Elderly patients — hepatic blood flow decreases, liver mass decreases, CYP enzyme activity declines, and renal clearance falls. All of these changes slow drug elimination, increasing the risk of accumulation at standard doses.
Hepatic impairment — liver disease directly impairs the organ responsible for drug metabolism. In severe hepatic impairment, drugs that normally undergo extensive first-pass metabolism may have dramatically increased bioavailability, and drugs that depend on hepatic metabolism for clearance may accumulate to toxic levels.
Metabolism as transformation, not just elimination
A critical point: metabolism does not always inactivate drugs.

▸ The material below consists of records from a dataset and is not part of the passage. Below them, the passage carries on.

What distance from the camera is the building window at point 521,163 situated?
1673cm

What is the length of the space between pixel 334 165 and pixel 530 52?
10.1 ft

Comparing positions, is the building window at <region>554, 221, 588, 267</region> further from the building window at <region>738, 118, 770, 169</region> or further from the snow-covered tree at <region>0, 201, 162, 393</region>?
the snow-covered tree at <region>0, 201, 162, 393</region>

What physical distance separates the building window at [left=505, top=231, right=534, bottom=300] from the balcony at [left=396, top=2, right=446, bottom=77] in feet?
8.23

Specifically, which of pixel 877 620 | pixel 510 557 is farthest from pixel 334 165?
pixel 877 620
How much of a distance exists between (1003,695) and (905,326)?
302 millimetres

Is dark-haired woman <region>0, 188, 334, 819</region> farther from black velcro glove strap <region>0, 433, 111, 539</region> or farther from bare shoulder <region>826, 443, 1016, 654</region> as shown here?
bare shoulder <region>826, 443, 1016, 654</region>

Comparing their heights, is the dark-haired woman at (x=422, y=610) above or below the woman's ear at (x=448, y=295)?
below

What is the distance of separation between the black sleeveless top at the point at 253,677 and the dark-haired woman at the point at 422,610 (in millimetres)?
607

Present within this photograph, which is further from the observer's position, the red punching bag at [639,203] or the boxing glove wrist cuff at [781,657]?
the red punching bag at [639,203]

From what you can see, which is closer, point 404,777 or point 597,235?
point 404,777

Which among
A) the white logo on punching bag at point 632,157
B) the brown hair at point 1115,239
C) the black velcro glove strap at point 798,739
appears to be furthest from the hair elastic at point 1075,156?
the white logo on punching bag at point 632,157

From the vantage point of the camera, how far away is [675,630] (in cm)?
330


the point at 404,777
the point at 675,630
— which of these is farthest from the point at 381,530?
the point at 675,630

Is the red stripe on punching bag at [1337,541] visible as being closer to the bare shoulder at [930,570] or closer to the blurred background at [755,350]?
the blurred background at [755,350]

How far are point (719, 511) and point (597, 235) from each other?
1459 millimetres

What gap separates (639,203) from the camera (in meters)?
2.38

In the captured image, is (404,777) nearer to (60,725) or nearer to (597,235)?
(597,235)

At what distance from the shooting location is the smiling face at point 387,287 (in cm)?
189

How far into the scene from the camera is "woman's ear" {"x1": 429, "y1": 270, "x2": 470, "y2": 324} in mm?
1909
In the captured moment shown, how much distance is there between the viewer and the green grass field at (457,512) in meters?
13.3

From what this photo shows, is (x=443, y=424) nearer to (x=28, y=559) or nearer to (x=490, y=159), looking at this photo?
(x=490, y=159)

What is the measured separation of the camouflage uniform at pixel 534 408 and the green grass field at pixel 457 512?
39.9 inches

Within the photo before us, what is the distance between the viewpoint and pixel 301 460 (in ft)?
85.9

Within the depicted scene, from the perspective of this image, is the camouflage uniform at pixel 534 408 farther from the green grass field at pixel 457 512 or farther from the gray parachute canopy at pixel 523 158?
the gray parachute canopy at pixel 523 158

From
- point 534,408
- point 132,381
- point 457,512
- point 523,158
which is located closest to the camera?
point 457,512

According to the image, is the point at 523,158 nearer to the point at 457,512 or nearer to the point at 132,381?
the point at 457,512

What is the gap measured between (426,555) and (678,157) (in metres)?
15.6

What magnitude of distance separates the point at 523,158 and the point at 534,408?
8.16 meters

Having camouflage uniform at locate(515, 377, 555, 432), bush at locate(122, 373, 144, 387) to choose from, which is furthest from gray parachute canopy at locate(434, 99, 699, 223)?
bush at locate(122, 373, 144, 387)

Phase I metabolism can:
- Convert an active drug to an inactive metabolite (the expected pattern)
- Convert an inactive prodrug to its active form (codeine → morphine; clopidogrel → its active thiol metabolite)
- Convert a drug to a toxic metabolite (acetaminophen → NAPQI, which causes liver necrosis in overdose when glutathione stores are depleted)
Understanding these metabolic pathways is what allows clinicians to predict which patients will respond to a prodrug (those with functional CYP2D6 for codeine), which patients are at risk for toxicity from standard doses (those with impaired glutathione conjugation for acetaminophen), and which drug interactions will have clinical consequences.